Quant aux méthodes éducatives incriminées, il reconnaît qu’« il est très regrettable que de la violence ait pu être utilisée envers des enfants et des adolescents » : « Notre fondateur a insisté sur le respect dont doit être entouré l’enfant car “les enfants, disait-il, ont droit à leur réputation et les enseignants doivent les aimer et les estimer”, poursuit le vicaire général. Autant vous dire que l’utilisation de la violence dans l’éducation était un échec hier, comme cela l’est aujourd’hui. »

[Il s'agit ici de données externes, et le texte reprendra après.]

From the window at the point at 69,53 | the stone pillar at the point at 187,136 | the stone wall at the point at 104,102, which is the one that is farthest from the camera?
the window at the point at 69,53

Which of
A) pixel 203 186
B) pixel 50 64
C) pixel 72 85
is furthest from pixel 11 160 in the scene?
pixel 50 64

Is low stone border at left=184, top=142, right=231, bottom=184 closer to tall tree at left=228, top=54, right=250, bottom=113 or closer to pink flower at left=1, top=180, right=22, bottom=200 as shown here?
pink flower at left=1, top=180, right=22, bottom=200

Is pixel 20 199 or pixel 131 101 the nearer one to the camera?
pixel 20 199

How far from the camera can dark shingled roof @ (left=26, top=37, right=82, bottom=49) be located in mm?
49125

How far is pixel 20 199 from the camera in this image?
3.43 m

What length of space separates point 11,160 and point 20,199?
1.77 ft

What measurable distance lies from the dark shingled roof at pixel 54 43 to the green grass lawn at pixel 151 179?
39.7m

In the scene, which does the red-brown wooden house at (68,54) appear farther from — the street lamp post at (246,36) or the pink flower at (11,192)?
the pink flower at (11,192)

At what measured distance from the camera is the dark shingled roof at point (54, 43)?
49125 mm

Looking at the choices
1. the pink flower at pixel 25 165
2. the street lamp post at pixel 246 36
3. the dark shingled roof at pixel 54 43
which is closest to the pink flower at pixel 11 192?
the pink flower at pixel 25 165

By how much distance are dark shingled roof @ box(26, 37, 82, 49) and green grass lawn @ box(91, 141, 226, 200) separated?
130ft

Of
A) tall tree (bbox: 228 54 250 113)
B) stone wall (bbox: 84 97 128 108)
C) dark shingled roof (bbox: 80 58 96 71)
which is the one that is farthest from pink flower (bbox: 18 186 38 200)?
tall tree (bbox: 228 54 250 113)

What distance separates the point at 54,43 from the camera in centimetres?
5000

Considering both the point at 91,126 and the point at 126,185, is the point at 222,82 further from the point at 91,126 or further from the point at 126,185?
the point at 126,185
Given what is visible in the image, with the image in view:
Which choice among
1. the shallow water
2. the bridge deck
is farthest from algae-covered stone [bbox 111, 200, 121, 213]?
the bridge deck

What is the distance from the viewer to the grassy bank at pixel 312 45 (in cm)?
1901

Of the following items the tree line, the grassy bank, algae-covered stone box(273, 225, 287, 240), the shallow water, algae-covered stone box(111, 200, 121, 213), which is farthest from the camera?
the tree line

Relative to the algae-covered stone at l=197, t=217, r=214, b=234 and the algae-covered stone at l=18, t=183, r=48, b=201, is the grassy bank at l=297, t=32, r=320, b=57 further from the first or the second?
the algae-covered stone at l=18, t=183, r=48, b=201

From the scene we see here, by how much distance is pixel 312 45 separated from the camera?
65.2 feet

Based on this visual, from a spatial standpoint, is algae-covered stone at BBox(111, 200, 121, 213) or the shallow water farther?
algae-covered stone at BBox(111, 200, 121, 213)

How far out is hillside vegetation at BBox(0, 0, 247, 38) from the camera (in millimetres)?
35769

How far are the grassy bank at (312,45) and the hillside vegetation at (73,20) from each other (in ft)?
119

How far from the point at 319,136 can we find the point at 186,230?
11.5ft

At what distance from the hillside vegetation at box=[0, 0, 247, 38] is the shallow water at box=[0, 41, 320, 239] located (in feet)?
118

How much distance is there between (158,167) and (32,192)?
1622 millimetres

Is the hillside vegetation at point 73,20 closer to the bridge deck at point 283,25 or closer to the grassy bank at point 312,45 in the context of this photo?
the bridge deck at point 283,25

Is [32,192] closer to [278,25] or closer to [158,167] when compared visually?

Interrogé par écrit sur la possibilité d’un caractère systémique des violences perpétrées et sur les causes de ces dysfonctionnements répétés, il n’a en revanche pas répondu explicitement. Pas plus qu’il n’a indiqué si la congrégation avait lancé des enquêtes dans les autres lieux où sont passés les agresseurs présumés, notamment dans les pays du Sud où elle est présente.